▶ **What the task asks**
Copy the listing word for word, from its first line through the line containing "5822 millimetres", including both ends. Leave the pictures out.

▶ **Records for the task**

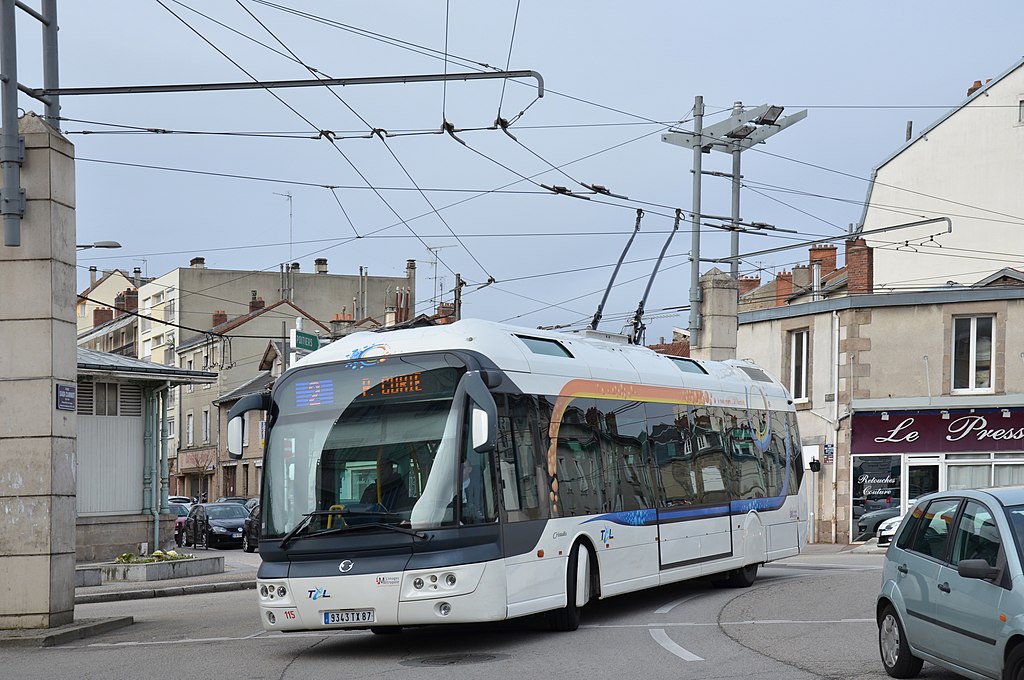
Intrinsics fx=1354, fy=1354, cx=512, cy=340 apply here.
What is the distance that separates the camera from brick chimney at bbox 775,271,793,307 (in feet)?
166

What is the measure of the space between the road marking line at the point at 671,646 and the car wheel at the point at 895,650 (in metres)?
1.73

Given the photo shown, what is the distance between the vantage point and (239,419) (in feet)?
45.7

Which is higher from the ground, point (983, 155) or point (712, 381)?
point (983, 155)

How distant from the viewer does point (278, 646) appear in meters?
13.7

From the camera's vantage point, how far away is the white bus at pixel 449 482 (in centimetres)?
1241

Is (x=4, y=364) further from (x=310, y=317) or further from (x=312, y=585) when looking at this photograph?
(x=310, y=317)

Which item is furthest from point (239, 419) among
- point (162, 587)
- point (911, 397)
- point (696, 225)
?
point (911, 397)

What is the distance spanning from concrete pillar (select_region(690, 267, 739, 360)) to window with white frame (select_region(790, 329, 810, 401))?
5822 millimetres

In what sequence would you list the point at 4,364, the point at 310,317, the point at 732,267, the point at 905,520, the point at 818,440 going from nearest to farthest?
the point at 905,520 < the point at 4,364 < the point at 732,267 < the point at 818,440 < the point at 310,317

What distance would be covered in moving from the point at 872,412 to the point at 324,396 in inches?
1021

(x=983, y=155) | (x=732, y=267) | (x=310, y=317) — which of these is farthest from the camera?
(x=310, y=317)

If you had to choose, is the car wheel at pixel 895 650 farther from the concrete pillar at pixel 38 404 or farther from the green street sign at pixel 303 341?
the green street sign at pixel 303 341

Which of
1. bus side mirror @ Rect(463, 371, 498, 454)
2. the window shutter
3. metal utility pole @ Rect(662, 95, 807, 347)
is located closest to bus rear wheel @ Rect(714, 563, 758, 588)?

▶ **Output for this task**
Intrinsics fx=1354, fy=1354, cx=512, cy=340 apply here.
What is the distance that separates the camera from brick chimney at bbox 775,271,793,307 (in feet)?
166

What is the measure of the space between the road marking line at the point at 671,646 and the car wheel at the point at 895,650 (in metres)?
1.73

Given the photo shown, what is the distance between the vantage point and (239,419) (in feet)?
45.7

Which is higher from the ground, point (983, 155) or point (712, 381)?
point (983, 155)

How distant from the viewer does point (278, 646) appear in meters?
13.7

From the camera's vantage point, how far away is the white bus at pixel 449 482 (in centimetres)?
1241

Is (x=4, y=364) further from (x=310, y=317) or further from (x=312, y=585) when looking at this photograph?
(x=310, y=317)

Which item is furthest from point (239, 419) among
- point (162, 587)
- point (911, 397)
- point (696, 225)
?
point (911, 397)

What is the distance spanning from concrete pillar (select_region(690, 267, 739, 360)) to window with white frame (select_region(790, 329, 810, 401))?
5822 millimetres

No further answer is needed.